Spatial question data
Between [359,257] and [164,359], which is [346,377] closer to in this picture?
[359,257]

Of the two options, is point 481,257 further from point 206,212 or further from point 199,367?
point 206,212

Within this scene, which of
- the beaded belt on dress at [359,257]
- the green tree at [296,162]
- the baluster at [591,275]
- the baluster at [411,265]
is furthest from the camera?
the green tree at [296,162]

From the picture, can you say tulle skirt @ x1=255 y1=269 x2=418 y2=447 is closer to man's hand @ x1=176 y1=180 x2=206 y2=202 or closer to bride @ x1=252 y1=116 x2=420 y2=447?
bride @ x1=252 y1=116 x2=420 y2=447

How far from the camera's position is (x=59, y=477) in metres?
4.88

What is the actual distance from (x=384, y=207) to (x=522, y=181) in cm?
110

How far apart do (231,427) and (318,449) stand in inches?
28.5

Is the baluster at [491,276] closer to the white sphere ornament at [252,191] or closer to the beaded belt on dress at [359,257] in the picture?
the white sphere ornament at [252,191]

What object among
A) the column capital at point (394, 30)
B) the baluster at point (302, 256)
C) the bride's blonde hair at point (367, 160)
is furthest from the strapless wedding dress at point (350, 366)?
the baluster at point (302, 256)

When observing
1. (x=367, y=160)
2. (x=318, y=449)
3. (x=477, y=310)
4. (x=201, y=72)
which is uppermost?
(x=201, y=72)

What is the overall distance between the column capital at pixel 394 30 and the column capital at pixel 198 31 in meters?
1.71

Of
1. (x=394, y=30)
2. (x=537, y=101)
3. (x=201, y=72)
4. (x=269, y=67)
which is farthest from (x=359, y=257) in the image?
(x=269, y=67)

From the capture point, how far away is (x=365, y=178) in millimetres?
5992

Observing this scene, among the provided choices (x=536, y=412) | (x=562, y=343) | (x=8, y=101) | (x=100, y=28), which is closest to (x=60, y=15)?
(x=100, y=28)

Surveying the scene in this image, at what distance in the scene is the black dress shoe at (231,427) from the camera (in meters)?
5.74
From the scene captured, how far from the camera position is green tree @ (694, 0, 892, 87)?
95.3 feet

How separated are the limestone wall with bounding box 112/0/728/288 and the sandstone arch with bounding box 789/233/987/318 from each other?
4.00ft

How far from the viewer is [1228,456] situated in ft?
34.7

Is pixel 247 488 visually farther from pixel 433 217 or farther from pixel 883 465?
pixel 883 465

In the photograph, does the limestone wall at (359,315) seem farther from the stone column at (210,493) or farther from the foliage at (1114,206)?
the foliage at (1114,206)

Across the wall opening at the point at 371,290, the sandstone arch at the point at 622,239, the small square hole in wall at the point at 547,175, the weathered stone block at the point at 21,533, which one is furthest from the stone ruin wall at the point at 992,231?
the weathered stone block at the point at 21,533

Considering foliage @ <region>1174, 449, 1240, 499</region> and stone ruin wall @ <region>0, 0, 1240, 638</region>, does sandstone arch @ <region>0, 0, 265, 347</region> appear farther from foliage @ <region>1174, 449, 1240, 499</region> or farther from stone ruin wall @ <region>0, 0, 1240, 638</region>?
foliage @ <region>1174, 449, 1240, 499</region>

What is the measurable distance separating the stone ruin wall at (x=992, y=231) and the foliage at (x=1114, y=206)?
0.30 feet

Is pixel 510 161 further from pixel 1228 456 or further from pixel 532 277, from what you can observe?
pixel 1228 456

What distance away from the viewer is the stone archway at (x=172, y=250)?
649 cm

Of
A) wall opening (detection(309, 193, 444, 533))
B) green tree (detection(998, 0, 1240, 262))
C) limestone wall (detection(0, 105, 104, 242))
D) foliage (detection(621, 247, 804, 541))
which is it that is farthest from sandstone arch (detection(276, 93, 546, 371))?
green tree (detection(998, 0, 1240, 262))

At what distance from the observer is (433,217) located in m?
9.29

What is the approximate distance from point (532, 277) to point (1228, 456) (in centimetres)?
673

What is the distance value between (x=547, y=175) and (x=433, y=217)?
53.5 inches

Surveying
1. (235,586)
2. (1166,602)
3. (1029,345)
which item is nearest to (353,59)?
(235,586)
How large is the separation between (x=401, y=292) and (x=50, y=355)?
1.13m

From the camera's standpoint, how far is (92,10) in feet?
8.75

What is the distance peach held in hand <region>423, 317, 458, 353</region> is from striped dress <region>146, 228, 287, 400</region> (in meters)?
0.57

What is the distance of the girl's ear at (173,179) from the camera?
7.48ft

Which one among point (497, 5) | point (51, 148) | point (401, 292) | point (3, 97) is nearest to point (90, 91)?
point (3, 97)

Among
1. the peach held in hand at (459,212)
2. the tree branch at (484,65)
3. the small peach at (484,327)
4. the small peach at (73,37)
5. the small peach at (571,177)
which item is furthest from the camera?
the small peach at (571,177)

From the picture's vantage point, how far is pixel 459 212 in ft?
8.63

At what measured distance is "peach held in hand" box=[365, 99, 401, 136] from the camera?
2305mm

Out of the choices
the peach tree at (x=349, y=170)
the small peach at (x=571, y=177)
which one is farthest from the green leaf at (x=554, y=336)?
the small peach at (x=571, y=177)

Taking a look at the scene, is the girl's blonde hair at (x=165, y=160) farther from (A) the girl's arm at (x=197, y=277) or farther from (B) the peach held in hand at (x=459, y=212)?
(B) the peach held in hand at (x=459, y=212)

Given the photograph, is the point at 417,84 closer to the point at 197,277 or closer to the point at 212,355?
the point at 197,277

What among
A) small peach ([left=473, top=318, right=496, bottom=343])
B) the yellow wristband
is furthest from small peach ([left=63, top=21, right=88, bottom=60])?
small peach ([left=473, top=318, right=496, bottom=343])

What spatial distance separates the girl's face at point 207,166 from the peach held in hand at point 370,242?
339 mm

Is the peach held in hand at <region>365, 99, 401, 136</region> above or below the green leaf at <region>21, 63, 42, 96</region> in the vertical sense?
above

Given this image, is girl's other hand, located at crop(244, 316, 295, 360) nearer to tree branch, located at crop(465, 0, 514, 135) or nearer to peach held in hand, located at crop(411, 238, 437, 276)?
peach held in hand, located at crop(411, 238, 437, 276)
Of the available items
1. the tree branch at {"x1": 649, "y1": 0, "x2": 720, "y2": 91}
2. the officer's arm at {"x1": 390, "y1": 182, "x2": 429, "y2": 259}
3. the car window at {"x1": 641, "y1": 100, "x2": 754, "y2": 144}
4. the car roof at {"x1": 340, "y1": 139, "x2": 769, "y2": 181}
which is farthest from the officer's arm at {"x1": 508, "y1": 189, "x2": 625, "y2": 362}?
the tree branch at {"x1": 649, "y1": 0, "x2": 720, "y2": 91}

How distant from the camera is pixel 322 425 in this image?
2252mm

→ Prompt
Format every line of the data above as a JSON list of strings, with each string holding one line and blank lines omitted.

→ Complete output
[
  "Between [359,257] and [164,359], which is [346,377] closer to in this picture?",
  "[359,257]",
  "Of the two options, is point 481,257 further from point 206,212 or further from point 199,367?",
  "point 206,212",
  "Within this scene, which of",
  "- the beaded belt on dress at [359,257]",
  "- the green tree at [296,162]",
  "- the baluster at [591,275]",
  "- the baluster at [411,265]",
  "is furthest from the camera?",
  "the green tree at [296,162]",
  "From the picture, can you say tulle skirt @ x1=255 y1=269 x2=418 y2=447 is closer to man's hand @ x1=176 y1=180 x2=206 y2=202 or closer to bride @ x1=252 y1=116 x2=420 y2=447?",
  "bride @ x1=252 y1=116 x2=420 y2=447",
  "How far from the camera's position is (x=59, y=477) in metres?",
  "4.88",
  "What is the actual distance from (x=384, y=207) to (x=522, y=181) in cm?",
  "110",
  "How far apart do (231,427) and (318,449) stand in inches?",
  "28.5",
  "Is the baluster at [491,276] closer to the white sphere ornament at [252,191] or closer to the beaded belt on dress at [359,257] in the picture?",
  "the white sphere ornament at [252,191]",
  "What object among",
  "A) the column capital at point (394, 30)",
  "B) the baluster at point (302, 256)",
  "C) the bride's blonde hair at point (367, 160)",
  "is furthest from the strapless wedding dress at point (350, 366)?",
  "the baluster at point (302, 256)",
  "When observing",
  "1. (x=367, y=160)",
  "2. (x=318, y=449)",
  "3. (x=477, y=310)",
  "4. (x=201, y=72)",
  "which is uppermost?",
  "(x=201, y=72)",
  "What is the overall distance between the column capital at pixel 394 30 and the column capital at pixel 198 31 in meters?",
  "1.71",
  "Of",
  "1. (x=394, y=30)",
  "2. (x=537, y=101)",
  "3. (x=201, y=72)",
  "4. (x=269, y=67)",
  "which is farthest from (x=359, y=257) in the image?",
  "(x=269, y=67)",
  "From the capture point, how far away is (x=365, y=178) in millimetres?",
  "5992",
  "Observing this scene, among the provided choices (x=536, y=412) | (x=562, y=343) | (x=8, y=101) | (x=100, y=28), which is closest to (x=60, y=15)?",
  "(x=100, y=28)",
  "Surveying the scene in this image, at what distance in the scene is the black dress shoe at (231,427) from the camera (in meters)?",
  "5.74",
  "From the scene captured, how far from the camera position is green tree @ (694, 0, 892, 87)?",
  "95.3 feet",
  "How separated are the limestone wall with bounding box 112/0/728/288 and the sandstone arch with bounding box 789/233/987/318 from each other?",
  "4.00ft",
  "How far from the viewer is [1228,456] situated in ft?",
  "34.7",
  "Is pixel 247 488 visually farther from pixel 433 217 or farther from pixel 883 465?",
  "pixel 883 465",
  "In the photograph, does the limestone wall at (359,315) seem farther from the stone column at (210,493) or farther from the foliage at (1114,206)?",
  "the foliage at (1114,206)",
  "Across the wall opening at the point at 371,290, the sandstone arch at the point at 622,239, the small square hole in wall at the point at 547,175, the weathered stone block at the point at 21,533, which one is furthest from the stone ruin wall at the point at 992,231?",
  "the weathered stone block at the point at 21,533",
  "Considering foliage @ <region>1174, 449, 1240, 499</region> and stone ruin wall @ <region>0, 0, 1240, 638</region>, does sandstone arch @ <region>0, 0, 265, 347</region> appear farther from foliage @ <region>1174, 449, 1240, 499</region> or farther from stone ruin wall @ <region>0, 0, 1240, 638</region>?",
  "foliage @ <region>1174, 449, 1240, 499</region>",
  "What is the measurable distance separating the stone ruin wall at (x=992, y=231) and the foliage at (x=1114, y=206)?",
  "0.30 feet",
  "Is pixel 510 161 further from pixel 1228 456 or further from pixel 532 277, from what you can observe?",
  "pixel 1228 456",
  "What distance away from the viewer is the stone archway at (x=172, y=250)?",
  "649 cm",
  "Of",
  "A) wall opening (detection(309, 193, 444, 533))",
  "B) green tree (detection(998, 0, 1240, 262))",
  "C) limestone wall (detection(0, 105, 104, 242))",
  "D) foliage (detection(621, 247, 804, 541))",
  "which is it that is farthest from sandstone arch (detection(276, 93, 546, 371))?",
  "green tree (detection(998, 0, 1240, 262))",
  "At what distance from the observer is (433,217) located in m?",
  "9.29",
  "What is the approximate distance from point (532, 277) to point (1228, 456) (in centimetres)?",
  "673",
  "What is the distance value between (x=547, y=175) and (x=433, y=217)?",
  "53.5 inches",
  "Surveying",
  "1. (235,586)",
  "2. (1166,602)",
  "3. (1029,345)",
  "which item is nearest to (353,59)?",
  "(235,586)",
  "How large is the separation between (x=401, y=292) and (x=50, y=355)?",
  "1.13m",
  "From the camera's standpoint, how far is (92,10) in feet?",
  "8.75",
  "What is the distance peach held in hand <region>423, 317, 458, 353</region> is from striped dress <region>146, 228, 287, 400</region> (in meters)?",
  "0.57",
  "What is the distance of the girl's ear at (173,179) from the camera?",
  "7.48ft",
  "Which one among point (497, 5) | point (51, 148) | point (401, 292) | point (3, 97) is nearest to point (90, 91)?",
  "point (3, 97)",
  "Among",
  "1. the peach held in hand at (459,212)",
  "2. the tree branch at (484,65)",
  "3. the small peach at (484,327)",
  "4. the small peach at (73,37)",
  "5. the small peach at (571,177)",
  "which item is furthest from the camera?",
  "the small peach at (571,177)",
  "From the picture's vantage point, how far is pixel 459 212 in ft?",
  "8.63",
  "At what measured distance is \"peach held in hand\" box=[365, 99, 401, 136] from the camera?",
  "2305mm",
  "Out of the choices",
  "the peach tree at (x=349, y=170)",
  "the small peach at (x=571, y=177)",
  "which one is farthest from the green leaf at (x=554, y=336)?",
  "the small peach at (x=571, y=177)",
  "Taking a look at the scene, is the girl's blonde hair at (x=165, y=160) farther from (A) the girl's arm at (x=197, y=277) or farther from (B) the peach held in hand at (x=459, y=212)?",
  "(B) the peach held in hand at (x=459, y=212)",
  "Given the photograph, is the point at 417,84 closer to the point at 197,277 or closer to the point at 212,355?",
  "the point at 197,277",
  "What among",
  "A) small peach ([left=473, top=318, right=496, bottom=343])",
  "B) the yellow wristband",
  "is furthest from small peach ([left=63, top=21, right=88, bottom=60])?",
  "small peach ([left=473, top=318, right=496, bottom=343])",
  "What spatial distance separates the girl's face at point 207,166 from the peach held in hand at point 370,242?",
  "339 mm",
  "Is the peach held in hand at <region>365, 99, 401, 136</region> above or below the green leaf at <region>21, 63, 42, 96</region> in the vertical sense?",
  "above",
  "Given this image, is girl's other hand, located at crop(244, 316, 295, 360) nearer to tree branch, located at crop(465, 0, 514, 135) or nearer to peach held in hand, located at crop(411, 238, 437, 276)?",
  "peach held in hand, located at crop(411, 238, 437, 276)",
  "Of the available items",
  "1. the tree branch at {\"x1\": 649, \"y1\": 0, \"x2\": 720, \"y2\": 91}",
  "2. the officer's arm at {\"x1\": 390, \"y1\": 182, \"x2\": 429, \"y2\": 259}",
  "3. the car window at {\"x1\": 641, \"y1\": 100, \"x2\": 754, \"y2\": 144}",
  "4. the car roof at {\"x1\": 340, \"y1\": 139, \"x2\": 769, \"y2\": 181}",
  "which is farthest from the officer's arm at {\"x1\": 508, \"y1\": 189, \"x2\": 625, \"y2\": 362}?",
  "the tree branch at {\"x1\": 649, \"y1\": 0, \"x2\": 720, \"y2\": 91}",
  "How distant from the camera is pixel 322 425 in this image?",
  "2252mm"
]